Mas depois de exercer dois mandatos de deputado federal e atuando politicamente nos bastidores, Jader ganhou a eleição para o Senado em 2010. Chegou a ser barrado pela Lei da Ficha Limpa por causa da tal renúncia. Conseguiu assumir o posto, que estava sendo exercido por Marinor Brito (Psol), após o Supremo Tribunal Federal – STF – decidir que a lei não deveria ser aplicada nas eleições de 2010.

Conto essa história toda para lembrar uma coisa: a Lei da Ficha Limpa está valendo agora e não há saída para o próximo possível senador a ser cassado. Se ele renunciar, fica inelegível. Se ele for cassado, fica inelegível. Ou seja, no passado, ACM, Arruda e Jader não tiveram muitos empecilhos para retornarem à vida pública após escândalos e renúncias. Mas Demóstenes Torres terá.

É muito complicada a situação de Demóstenes. Primeiro, ele não tem mais apoio do partido, nem dos colegas senadores. Quem vai querer se queimar ficando ao lado de um “amigo de bicheiro”?

Antes da confusão toda, Demóstenes era um verdadeiro patrimônio do Partido Democratas - DEM. Havia sido promotor público, conhecedor das leis, apresentava pareceres técnicos dos projetos que relatava nas Comissões do Senado. Tem uma excelente retórica, era respeitado por parlamentares considerados de esquerda. Até porque a esquerda precisa de alguém de qualidade na direita para debater certas questões.
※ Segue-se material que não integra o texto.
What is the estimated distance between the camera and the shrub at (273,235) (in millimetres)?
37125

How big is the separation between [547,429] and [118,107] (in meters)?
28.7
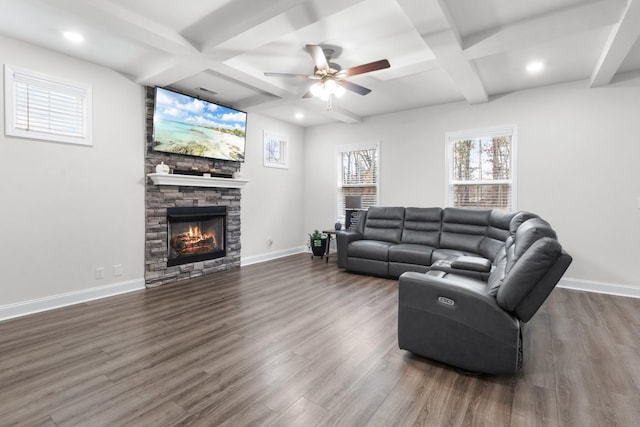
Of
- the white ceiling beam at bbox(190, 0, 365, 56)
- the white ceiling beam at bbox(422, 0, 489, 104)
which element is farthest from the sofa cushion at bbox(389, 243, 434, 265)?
the white ceiling beam at bbox(190, 0, 365, 56)

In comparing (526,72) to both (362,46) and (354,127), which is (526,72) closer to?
(362,46)

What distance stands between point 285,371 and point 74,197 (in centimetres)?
331

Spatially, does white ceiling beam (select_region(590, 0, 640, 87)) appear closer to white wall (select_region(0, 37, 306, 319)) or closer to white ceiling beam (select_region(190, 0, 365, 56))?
white ceiling beam (select_region(190, 0, 365, 56))

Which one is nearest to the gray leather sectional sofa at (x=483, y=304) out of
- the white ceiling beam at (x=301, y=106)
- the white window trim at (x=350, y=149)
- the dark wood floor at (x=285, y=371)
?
the dark wood floor at (x=285, y=371)

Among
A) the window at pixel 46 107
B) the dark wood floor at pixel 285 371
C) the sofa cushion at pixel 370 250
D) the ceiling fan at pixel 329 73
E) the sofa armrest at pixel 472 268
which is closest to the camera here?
the dark wood floor at pixel 285 371

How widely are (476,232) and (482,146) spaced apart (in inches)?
60.0

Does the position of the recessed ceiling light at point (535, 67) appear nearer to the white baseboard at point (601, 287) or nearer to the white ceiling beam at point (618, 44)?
the white ceiling beam at point (618, 44)

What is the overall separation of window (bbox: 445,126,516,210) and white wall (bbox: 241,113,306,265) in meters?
3.21

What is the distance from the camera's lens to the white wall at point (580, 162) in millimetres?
4070

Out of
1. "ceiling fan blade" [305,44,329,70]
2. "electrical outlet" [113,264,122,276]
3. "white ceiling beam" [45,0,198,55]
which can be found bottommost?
"electrical outlet" [113,264,122,276]

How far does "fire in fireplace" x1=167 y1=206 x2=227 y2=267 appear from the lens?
186 inches

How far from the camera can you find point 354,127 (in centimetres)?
650

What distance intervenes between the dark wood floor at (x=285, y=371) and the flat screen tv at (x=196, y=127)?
2297 millimetres

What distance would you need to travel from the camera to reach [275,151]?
6543 mm
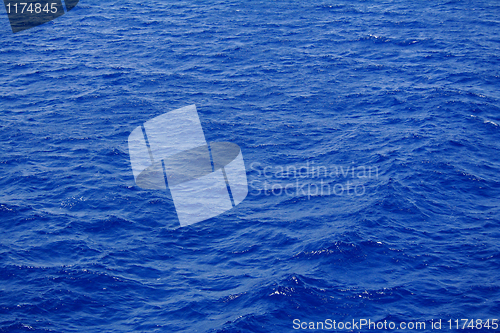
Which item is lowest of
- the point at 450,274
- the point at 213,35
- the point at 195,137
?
the point at 450,274

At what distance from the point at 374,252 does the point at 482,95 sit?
3224 cm

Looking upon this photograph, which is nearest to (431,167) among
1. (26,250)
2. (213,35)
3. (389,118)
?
(389,118)

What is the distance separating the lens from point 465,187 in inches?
1738

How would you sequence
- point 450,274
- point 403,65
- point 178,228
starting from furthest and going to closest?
point 403,65 → point 178,228 → point 450,274

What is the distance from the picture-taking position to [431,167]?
46.7m

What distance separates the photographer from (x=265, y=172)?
158 ft

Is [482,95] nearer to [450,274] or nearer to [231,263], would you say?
[450,274]

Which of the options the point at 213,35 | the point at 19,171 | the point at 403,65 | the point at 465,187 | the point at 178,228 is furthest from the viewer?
the point at 213,35

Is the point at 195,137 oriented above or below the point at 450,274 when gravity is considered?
above

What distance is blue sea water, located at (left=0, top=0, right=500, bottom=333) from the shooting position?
33062mm

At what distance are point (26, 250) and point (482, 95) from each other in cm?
5195

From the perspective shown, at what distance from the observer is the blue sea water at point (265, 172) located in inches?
1302

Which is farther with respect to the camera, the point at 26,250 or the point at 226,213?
the point at 226,213

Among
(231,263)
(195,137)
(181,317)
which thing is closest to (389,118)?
(195,137)
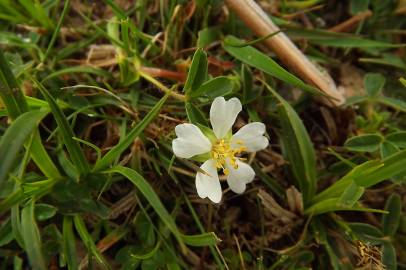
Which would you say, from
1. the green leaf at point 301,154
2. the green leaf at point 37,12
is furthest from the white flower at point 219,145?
the green leaf at point 37,12

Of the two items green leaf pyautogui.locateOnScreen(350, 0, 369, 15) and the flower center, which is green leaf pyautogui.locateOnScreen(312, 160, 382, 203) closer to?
the flower center

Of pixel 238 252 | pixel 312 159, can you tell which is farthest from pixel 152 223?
pixel 312 159

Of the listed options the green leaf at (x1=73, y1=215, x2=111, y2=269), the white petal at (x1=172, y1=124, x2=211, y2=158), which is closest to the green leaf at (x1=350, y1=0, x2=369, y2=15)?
the white petal at (x1=172, y1=124, x2=211, y2=158)

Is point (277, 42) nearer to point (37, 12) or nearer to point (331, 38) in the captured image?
point (331, 38)

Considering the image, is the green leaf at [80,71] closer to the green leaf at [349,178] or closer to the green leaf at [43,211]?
the green leaf at [43,211]

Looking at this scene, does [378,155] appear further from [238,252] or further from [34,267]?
[34,267]

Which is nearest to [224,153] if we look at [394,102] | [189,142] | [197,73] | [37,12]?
[189,142]
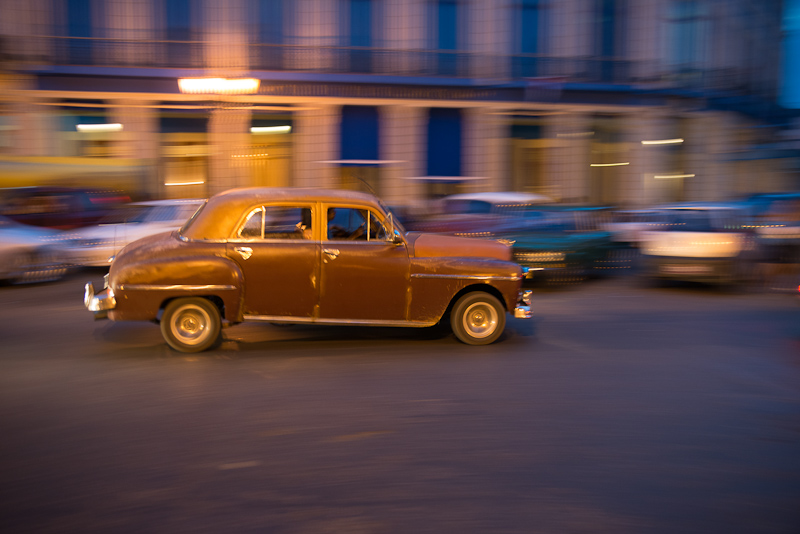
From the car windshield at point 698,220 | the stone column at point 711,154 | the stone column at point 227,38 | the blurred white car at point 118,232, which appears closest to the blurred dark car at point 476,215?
the car windshield at point 698,220

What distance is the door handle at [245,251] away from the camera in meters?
7.35

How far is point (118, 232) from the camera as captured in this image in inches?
519

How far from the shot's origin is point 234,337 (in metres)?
8.16

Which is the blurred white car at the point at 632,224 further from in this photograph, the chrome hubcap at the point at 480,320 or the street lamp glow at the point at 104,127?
the street lamp glow at the point at 104,127

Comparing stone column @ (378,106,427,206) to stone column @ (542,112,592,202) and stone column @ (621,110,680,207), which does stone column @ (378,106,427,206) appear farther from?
stone column @ (621,110,680,207)

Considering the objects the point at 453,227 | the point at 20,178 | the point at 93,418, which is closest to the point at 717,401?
the point at 93,418

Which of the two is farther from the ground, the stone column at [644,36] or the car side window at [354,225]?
the stone column at [644,36]

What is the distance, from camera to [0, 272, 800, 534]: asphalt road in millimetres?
3873

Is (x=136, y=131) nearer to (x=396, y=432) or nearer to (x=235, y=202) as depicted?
(x=235, y=202)

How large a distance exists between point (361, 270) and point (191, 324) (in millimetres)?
1780

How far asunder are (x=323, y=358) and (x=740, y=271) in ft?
27.1

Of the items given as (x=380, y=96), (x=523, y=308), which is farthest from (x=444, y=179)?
(x=523, y=308)

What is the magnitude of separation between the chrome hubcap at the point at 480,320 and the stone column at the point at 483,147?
17.2 meters

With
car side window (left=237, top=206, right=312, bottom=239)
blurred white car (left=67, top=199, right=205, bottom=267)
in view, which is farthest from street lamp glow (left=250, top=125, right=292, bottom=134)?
car side window (left=237, top=206, right=312, bottom=239)
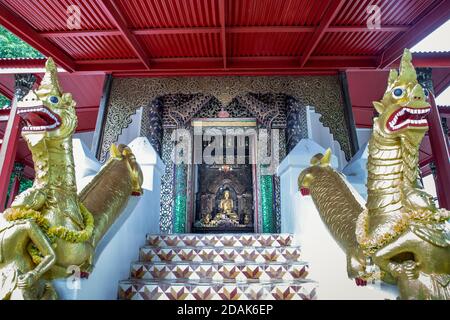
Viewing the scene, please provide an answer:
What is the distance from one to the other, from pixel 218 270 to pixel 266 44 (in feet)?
11.5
Acima estão todas as qualidades de Demóstenes. Mas isso não irá salvá-lo. Ninguém vai lembrar de seus belos pronunciamentos, ninguém vai lembrar de seus pareceres incríveis, ninguém vai lembrar que ele é inteligente. Só vão lembrar que o bicheiro falou que "um milhão era pra ele".

Em seu primeiro discurso esta semana, ele usou a retórica para tentar sensibilizar os colegas de que está sendo injustiçado. Disse não ter mais lágrimas, que chegou ao fundo do poço e a família está abalada.

Após fazer uma análise simples do discurso que Demóstenes proferiu na última segunda-feira, 2, cheguei a algumas conclusões. Me acompanhem.

1 – Montagens e edições das escutas telefônicas estão sendo feitas para incriminá-lo
Tudo bem, nada como uma boa edição para fazer com que um candidato a presidente pareça a pior pessoa do mundo após um debate. Mas no caso de Demóstenes, por mais que seja necessária a análise das conversas na íntegra, não há como negar que o senador tinha uma relação muito próxima com Carlinhos Cachoeira.  Os dois se chamavam de “doutor”, de “chefe”.

2 – Ele alega que era apenas amigo de Cachoeira e não fazia negócios com o bicheiro
Normal nós termos amigos no mundo do crime, né, gente? Não, não é normal. Demóstenes tinha sido promotor público, devia saber dos atos ilícitos que Cachoeira praticava em seu Estado. Como político defendia ferozmente a ética. Não há desculpas, pessoas merecem a nossa amizade principalmente quando estão de acordo com os princípios que defendemos.

3 – Afirmou que o que fez era apenas para ajudar no desenvolvimento de Goiás
Coitado do estado de Goiás. Precisa depender dos jogos de azar para se desenvolver? Em uma das conversas, Demóstenes fala com Cachoeira a respeito da tramitação de um projeto sobre contravenção. Se isso é tráfico de influência ou não, cabe a Justiça decidir. Mas convenhamos. Se alguém pede apoio de um senador em relação à tramitação de um projeto, isso pode ser feito por meio da assessoria do parlamentar. Cachoeira conversou diretamente com Demóstenes sobre o assunto. Dessa vez, não precisamos nem ouvir a conversa toda para saber disso.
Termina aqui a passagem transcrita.